The pre-publication edition of this survey is now available as a 782 page PDF download. The download is free, but you’ll have to enter an E-mail address to obtain it. (I don’t know if they verify the address, or whether you can be creative in inventing one.)
This is quintessential Big Science, combining dense prose, bewildering acronyms, conventional wisdom, glacial time horizons, and fealty to political correctness and woke ideology. Just picking a paragraph at random gives a taste of what you’re up against reading this.
Because R&A is a vital component of the PSD portfolio, assessing the health and productivity of the R&A programs, individually and collectively, is of central importance. Such evaluation requires transparent reporting of key metrics for R&A programs, and yet no standard definition for which programs comprise the R&A portfolio currently exists. Resulting variability in reporting and in defining what constitutes R&A has led to difficulty in assessing NASA’s level of R&A investment and whether it is compliant with prior decadal survey recommendations, as highlighted by the Midterm Review Committee (NASEM, 2018). Further, such variability has led to confusion among the science community at a minimum—and, in the worst case, has had the unintended consequence of giving some the impression that PSD is attempting to obfuscate the status of its R&A programs. Because R&A programs are bookkept in different places within the PSD budget, their metrics have been difficult to track, and a standardized definition is needed.

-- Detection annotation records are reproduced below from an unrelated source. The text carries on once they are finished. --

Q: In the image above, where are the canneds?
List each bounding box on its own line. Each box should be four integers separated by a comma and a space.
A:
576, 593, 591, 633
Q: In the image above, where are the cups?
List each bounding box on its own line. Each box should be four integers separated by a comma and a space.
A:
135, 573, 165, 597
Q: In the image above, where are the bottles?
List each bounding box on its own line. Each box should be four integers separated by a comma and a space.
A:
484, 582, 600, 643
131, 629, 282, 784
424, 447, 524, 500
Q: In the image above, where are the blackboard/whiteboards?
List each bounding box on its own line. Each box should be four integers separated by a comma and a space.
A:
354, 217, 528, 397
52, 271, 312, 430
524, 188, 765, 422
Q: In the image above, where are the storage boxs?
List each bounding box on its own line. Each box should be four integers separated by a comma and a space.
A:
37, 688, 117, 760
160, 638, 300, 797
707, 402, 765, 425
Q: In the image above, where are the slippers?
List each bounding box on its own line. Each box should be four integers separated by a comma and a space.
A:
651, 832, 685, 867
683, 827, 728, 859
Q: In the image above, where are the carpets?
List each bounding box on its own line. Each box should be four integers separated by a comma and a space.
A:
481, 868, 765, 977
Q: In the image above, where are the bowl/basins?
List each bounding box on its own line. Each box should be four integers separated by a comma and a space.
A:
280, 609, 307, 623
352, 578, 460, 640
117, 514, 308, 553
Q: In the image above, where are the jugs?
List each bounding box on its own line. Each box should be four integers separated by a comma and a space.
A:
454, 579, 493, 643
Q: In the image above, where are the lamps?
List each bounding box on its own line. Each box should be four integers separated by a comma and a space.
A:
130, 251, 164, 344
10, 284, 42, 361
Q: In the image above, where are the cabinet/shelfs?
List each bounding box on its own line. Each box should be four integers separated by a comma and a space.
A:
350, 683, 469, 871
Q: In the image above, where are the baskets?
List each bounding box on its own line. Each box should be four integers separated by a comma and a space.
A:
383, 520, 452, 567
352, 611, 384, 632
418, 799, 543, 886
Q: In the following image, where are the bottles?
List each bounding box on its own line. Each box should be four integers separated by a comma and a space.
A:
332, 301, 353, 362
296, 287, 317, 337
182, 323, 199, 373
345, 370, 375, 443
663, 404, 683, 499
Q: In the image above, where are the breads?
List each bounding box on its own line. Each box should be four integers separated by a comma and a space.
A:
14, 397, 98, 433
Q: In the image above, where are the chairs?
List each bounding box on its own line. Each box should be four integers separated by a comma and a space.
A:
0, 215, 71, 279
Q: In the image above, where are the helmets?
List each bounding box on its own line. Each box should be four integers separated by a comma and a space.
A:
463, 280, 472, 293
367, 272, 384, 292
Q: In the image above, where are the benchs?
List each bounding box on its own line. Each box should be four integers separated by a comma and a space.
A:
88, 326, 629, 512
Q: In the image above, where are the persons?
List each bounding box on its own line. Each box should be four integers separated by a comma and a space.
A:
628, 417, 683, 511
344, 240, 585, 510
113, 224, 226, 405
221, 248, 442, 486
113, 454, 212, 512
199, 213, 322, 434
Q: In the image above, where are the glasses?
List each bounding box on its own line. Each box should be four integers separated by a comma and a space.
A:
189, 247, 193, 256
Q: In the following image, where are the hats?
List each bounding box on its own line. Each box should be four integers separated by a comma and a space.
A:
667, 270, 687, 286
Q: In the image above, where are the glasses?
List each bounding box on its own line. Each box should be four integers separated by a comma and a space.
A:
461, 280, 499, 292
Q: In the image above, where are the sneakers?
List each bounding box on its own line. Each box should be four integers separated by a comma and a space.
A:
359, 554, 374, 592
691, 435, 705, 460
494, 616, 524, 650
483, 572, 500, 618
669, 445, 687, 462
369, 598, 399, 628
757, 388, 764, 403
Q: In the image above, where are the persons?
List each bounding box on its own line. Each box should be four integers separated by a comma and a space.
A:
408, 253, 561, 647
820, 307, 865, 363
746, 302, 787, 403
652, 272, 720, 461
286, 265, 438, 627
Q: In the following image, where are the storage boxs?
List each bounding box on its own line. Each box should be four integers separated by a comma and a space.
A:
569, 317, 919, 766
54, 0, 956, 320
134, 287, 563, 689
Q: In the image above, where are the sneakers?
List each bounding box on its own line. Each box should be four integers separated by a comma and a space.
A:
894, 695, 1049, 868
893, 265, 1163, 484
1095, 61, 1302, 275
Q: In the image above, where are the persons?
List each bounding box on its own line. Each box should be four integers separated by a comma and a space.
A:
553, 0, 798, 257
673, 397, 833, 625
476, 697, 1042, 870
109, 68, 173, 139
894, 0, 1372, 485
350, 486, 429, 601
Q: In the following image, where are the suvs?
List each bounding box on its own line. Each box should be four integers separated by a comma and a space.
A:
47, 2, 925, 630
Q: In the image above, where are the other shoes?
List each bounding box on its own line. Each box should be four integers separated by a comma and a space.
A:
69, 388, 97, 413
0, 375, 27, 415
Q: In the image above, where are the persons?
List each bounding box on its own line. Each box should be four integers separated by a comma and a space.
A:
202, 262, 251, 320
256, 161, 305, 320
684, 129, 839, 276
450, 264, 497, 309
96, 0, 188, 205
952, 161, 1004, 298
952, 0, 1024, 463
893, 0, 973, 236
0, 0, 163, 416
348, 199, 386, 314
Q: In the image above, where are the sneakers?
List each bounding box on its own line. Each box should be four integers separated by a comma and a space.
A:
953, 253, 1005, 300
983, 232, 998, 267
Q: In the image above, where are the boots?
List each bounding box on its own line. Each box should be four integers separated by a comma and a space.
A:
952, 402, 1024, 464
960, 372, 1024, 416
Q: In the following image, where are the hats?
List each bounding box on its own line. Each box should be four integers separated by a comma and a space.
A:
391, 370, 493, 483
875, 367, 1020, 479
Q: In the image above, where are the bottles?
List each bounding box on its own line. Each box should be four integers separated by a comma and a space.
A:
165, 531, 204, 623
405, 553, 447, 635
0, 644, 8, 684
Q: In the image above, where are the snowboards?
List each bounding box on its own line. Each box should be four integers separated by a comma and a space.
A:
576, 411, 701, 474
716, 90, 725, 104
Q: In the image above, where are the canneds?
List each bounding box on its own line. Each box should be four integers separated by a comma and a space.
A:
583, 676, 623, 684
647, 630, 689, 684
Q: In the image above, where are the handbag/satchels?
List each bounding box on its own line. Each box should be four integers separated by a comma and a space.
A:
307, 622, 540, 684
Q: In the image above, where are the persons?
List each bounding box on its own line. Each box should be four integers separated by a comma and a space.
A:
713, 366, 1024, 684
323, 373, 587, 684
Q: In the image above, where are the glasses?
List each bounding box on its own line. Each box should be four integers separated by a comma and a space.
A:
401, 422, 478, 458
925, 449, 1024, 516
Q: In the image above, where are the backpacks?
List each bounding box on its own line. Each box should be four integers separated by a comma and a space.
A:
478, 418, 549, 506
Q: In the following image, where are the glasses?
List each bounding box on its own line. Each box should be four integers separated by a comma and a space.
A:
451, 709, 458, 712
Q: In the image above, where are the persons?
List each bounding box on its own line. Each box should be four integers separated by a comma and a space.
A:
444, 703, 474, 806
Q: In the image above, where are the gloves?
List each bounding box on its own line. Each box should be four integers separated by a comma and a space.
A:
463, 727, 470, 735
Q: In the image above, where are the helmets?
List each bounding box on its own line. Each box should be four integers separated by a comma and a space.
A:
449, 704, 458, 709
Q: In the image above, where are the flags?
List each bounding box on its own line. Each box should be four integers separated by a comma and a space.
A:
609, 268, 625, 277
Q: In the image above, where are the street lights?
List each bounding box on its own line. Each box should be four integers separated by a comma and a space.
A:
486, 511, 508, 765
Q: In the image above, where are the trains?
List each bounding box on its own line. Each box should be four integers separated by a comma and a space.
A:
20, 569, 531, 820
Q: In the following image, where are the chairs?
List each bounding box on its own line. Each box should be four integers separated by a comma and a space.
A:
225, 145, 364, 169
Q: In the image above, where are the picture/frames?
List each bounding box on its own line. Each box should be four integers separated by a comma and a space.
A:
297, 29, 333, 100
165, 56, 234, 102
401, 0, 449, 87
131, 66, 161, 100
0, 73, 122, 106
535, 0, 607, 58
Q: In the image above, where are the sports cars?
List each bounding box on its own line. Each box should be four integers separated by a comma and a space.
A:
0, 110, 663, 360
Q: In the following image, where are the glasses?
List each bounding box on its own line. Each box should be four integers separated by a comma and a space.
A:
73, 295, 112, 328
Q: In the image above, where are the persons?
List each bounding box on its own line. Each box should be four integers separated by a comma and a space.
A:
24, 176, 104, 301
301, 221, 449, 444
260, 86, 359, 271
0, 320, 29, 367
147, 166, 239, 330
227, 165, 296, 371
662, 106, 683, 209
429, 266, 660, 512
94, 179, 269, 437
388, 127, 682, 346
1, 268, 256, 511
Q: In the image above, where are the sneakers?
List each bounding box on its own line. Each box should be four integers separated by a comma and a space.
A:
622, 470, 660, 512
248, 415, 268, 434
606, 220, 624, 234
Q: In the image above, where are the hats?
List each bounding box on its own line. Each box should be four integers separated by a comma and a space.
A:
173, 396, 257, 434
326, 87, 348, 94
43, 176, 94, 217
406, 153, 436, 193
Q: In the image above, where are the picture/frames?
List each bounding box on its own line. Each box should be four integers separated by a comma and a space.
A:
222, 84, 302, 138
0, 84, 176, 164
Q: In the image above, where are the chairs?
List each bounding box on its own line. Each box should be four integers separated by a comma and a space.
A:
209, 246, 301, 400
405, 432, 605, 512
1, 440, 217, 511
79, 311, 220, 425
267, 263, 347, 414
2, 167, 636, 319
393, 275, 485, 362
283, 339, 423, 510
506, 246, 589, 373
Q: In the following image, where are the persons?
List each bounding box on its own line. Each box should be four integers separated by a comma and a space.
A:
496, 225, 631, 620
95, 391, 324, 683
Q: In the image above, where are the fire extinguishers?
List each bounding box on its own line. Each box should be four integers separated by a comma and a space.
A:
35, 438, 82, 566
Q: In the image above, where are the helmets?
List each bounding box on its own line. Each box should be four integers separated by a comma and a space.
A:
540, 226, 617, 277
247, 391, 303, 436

The word “equity” occurs 30 times in the text, and there is an entire thirty page chapter 16, “State of the Profession”, which bristles with prose like:
It is sometimes wrongly assumed that implicit bias education is sufficient to reduce and remove bias. Implicit bias education is both deeply necessary and wholly insufficient to reduce the impact of bias. While NASA engages in high-quality education on implicit bias to change hearts and minds, a review of its own procedures and policies is also merited. NASA has set an example in its tackling of DAPR following the pioneering effort at the Space Telescope Science Institute for the Hubble Space Telescope program. This type of continuous effort to improve a procedure by obtaining data regularly and returning to the drawing board to improve the process is needed in all aspects of the work, well beyond grant reviewing. The improved situation on gender diversity can serve as an impetus for additional, broader diversities. With proof that we are capable of change, steps can be taken to reach the next stages of equity and accountability. Continued attention to issues of gender is merited given the data in Section 2. Starkly, involvement of members of underserved communities, especially African Americans, show a deeply troubling stagnation at all levels. It is for NASA leadership to step-in immediately and decisively to understand and improve this state of affairs. Evidence on LGBTQ+ communities and those with disability is sorely lacking but underrepresentation, based on data from STEM fields broadly, is likely.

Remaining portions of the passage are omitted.